Both the cancer facility and the pathology centre are being built by BGC Constructions.

“Interestingly, most of those projects aren’t straight build projects; the car park for QEII, for example, is a build, own, operate and transfer contract, so there are consortiums getting together to deliver projects rather than the government developing its own projects,” Mr Palandri said.

“It will involve the private sector getting together to build, fund and then run projects for 20 or 30 years, then handing them back to the government.

“So in the public-private partnership space, the Treasury has been quite vocal in its desire to improve the infrastructure in Western Australia.

“PPPs have been very common in other states, particularly in Victoria, but less common in WA. That’s an area of growth, I would have thought.”

In the northern suburbs, national construction giant John Holland is well advanced in its construction of the $332 million Joondalup Health Campus.

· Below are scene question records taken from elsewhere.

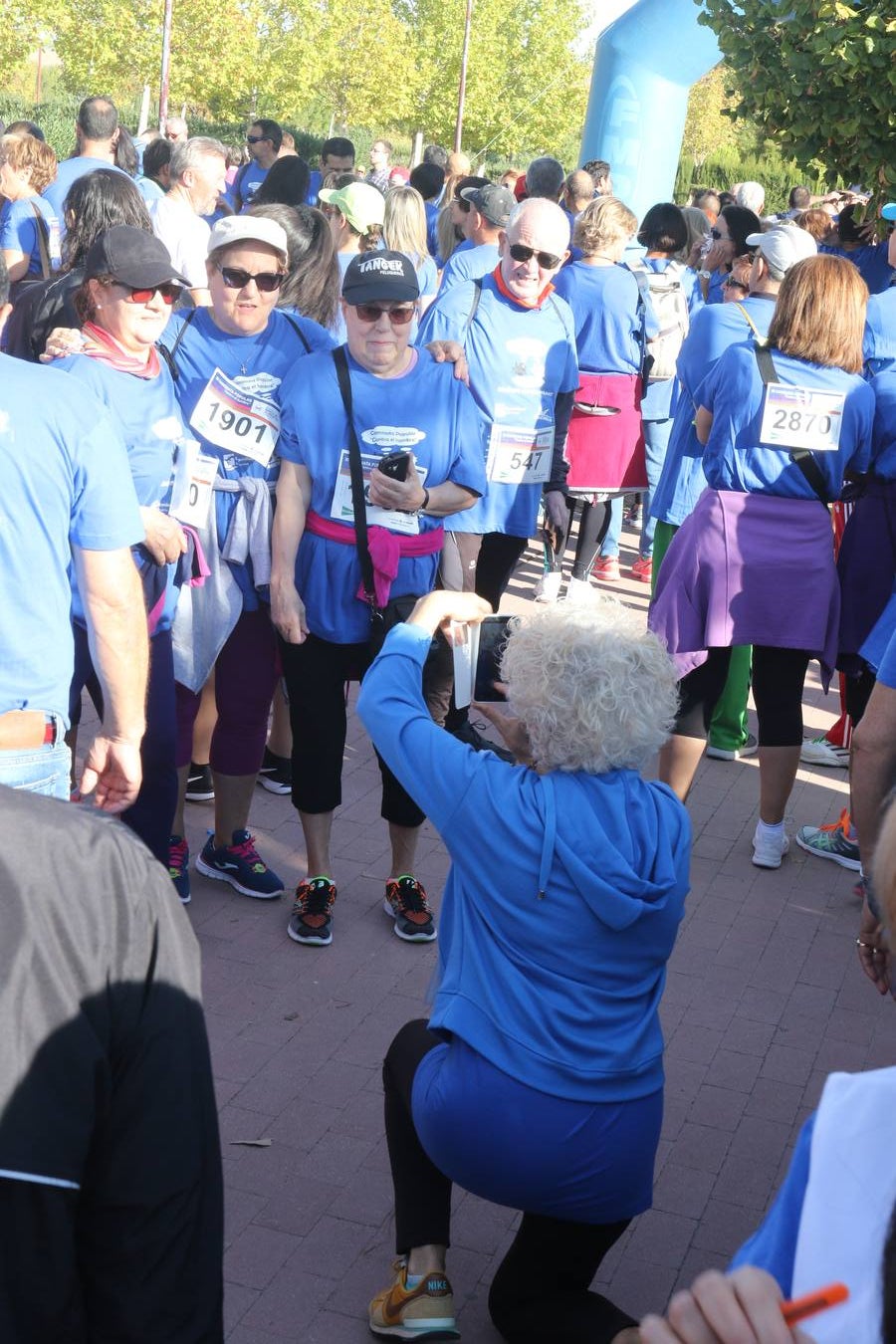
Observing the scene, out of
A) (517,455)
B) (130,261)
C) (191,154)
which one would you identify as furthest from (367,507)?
(191,154)

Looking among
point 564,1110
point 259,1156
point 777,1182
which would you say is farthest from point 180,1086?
point 777,1182

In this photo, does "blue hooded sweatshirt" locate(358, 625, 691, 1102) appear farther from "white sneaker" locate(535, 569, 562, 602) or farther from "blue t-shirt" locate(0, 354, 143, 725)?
"blue t-shirt" locate(0, 354, 143, 725)

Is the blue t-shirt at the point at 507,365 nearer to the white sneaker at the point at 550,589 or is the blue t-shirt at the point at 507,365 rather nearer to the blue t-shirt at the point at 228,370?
the blue t-shirt at the point at 228,370

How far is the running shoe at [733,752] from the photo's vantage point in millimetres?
6691

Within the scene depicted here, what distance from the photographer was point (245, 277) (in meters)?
4.57

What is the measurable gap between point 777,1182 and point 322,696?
1.98 m

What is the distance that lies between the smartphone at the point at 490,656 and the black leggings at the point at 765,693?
2.12 meters

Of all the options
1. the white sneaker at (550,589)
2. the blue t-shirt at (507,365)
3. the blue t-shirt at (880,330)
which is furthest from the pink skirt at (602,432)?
the white sneaker at (550,589)

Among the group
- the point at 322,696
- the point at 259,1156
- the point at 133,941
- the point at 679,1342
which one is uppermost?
the point at 133,941

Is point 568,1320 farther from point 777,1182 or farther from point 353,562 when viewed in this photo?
point 353,562

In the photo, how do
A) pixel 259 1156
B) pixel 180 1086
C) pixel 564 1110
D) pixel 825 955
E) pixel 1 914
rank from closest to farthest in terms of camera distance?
pixel 1 914
pixel 180 1086
pixel 564 1110
pixel 259 1156
pixel 825 955

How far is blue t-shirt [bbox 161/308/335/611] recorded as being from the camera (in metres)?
4.61

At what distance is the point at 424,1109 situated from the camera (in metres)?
2.90

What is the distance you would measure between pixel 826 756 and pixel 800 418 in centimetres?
226
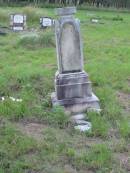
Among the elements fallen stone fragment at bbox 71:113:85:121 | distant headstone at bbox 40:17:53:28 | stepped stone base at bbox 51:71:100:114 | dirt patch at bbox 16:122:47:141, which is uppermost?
stepped stone base at bbox 51:71:100:114

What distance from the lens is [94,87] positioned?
8859 mm

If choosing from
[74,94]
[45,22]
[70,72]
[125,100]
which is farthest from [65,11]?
[45,22]

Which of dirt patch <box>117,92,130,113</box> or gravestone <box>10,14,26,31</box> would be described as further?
gravestone <box>10,14,26,31</box>

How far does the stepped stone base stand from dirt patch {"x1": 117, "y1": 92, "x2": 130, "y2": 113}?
581 millimetres

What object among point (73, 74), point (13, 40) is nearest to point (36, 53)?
point (13, 40)

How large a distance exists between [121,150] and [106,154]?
13.5 inches

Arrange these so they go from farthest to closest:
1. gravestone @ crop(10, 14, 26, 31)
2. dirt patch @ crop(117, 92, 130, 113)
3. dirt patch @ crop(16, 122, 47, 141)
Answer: gravestone @ crop(10, 14, 26, 31), dirt patch @ crop(117, 92, 130, 113), dirt patch @ crop(16, 122, 47, 141)

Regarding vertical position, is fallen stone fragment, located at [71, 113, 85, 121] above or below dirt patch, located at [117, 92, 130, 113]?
above

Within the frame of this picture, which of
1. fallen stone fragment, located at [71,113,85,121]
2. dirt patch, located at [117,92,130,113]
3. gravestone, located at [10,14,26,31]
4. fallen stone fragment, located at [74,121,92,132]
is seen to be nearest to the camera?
fallen stone fragment, located at [74,121,92,132]

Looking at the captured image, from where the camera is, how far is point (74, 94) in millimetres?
7406

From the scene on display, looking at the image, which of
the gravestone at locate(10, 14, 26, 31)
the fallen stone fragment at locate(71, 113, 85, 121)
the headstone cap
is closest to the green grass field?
the fallen stone fragment at locate(71, 113, 85, 121)

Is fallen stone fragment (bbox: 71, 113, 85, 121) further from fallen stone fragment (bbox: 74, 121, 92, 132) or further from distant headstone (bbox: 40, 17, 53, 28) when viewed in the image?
distant headstone (bbox: 40, 17, 53, 28)

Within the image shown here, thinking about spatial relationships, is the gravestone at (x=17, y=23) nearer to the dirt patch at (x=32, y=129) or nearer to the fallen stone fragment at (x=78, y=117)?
the fallen stone fragment at (x=78, y=117)

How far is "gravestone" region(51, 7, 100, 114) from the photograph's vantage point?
732 cm
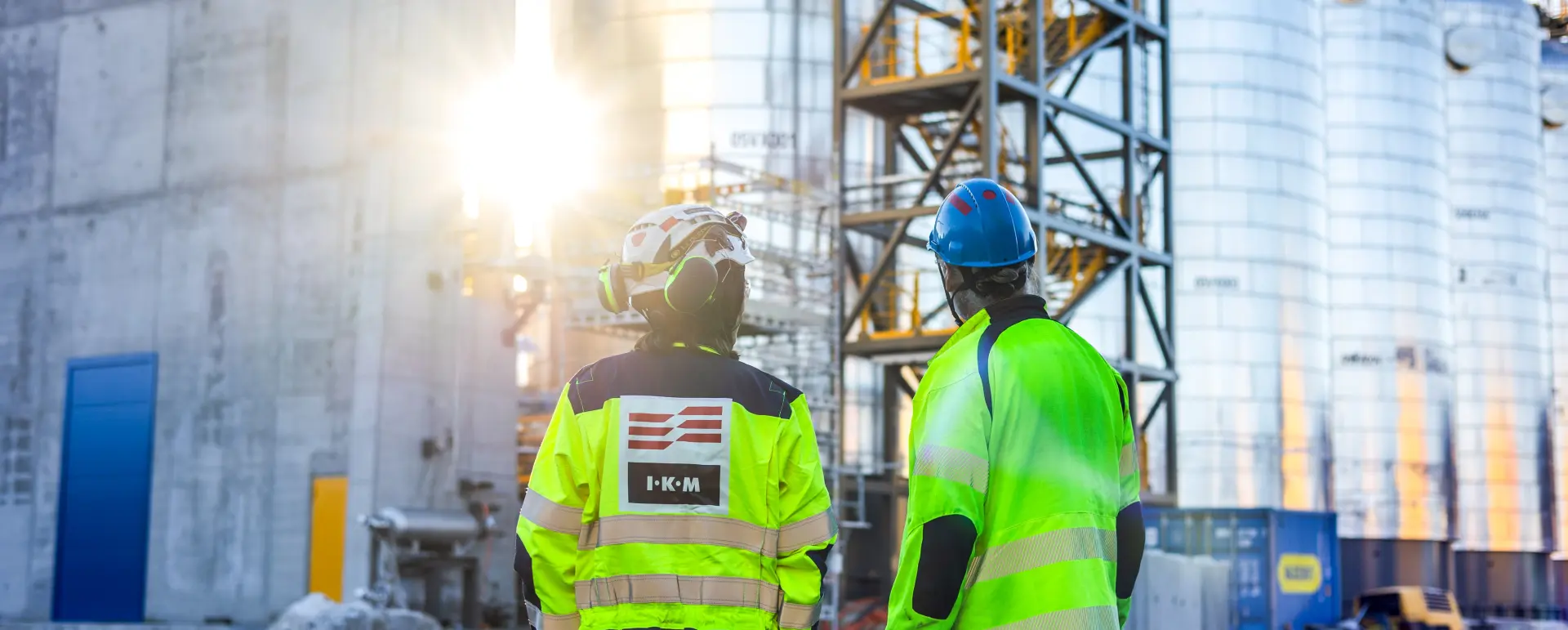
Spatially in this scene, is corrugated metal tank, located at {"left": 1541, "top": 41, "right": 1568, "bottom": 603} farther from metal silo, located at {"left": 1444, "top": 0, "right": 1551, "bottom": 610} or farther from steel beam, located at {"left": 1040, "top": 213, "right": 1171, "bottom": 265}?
steel beam, located at {"left": 1040, "top": 213, "right": 1171, "bottom": 265}

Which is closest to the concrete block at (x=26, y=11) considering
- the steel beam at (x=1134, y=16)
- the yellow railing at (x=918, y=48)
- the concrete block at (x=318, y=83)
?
the concrete block at (x=318, y=83)

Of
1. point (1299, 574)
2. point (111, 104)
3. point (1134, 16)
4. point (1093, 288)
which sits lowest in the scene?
point (1299, 574)

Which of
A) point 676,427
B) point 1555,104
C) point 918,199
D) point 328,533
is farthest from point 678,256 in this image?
point 1555,104

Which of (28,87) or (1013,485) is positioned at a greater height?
(28,87)

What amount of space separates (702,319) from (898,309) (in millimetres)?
25516

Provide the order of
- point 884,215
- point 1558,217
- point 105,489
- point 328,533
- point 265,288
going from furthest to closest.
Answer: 1. point 1558,217
2. point 884,215
3. point 105,489
4. point 265,288
5. point 328,533

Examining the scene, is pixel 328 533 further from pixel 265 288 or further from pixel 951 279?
pixel 951 279

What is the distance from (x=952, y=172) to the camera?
29.7 m

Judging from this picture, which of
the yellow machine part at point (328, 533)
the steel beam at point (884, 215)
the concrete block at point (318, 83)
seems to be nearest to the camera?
the yellow machine part at point (328, 533)

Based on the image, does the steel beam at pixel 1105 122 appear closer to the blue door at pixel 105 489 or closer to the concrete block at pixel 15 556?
the blue door at pixel 105 489

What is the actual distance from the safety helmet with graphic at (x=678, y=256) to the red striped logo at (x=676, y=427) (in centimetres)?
30

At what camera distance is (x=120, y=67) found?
2352 cm

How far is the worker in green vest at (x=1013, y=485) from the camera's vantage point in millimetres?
3955

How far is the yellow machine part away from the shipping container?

The redevelopment of the Joondalup site will be undertaken in seven phases, with works expected to be complete by early 2013.

In the city, planning is also currently being undertaken for a 400-bed redevelopment of Royal Perth Hospital.

Elsewhere in the state, the $166 million Albany Hospital redevelopment is expected to be a hotly contested tender, as is the $55.8 million upgrade of Kalgoorlie Regional Hospital.

Expressions of interest are currently under consideration for a contractor to take on the first phase of the Albany Hospital development, while Cooper & Oxley Builders were appointed to complete the $2.7 million first phase of the Kalgoorlie Hospital upgrade in January.

In the state budget, $150 million was allocated for the rebuild of Nickol Bay Hospital in Karratha, while DORIC is well advanced in its construction of the $114 million Hedland Regional Resource Centre.

Probuild WA state director Eric Meyerowitz said his firm was responding to the large number of health-related construction work in the market by diversifying its operations.

“Health is going to be one serious field to watch,” Mr Meyerowitz said. “In anticipation of that we are having at look at opportunities to acquire a health-based engineering company.”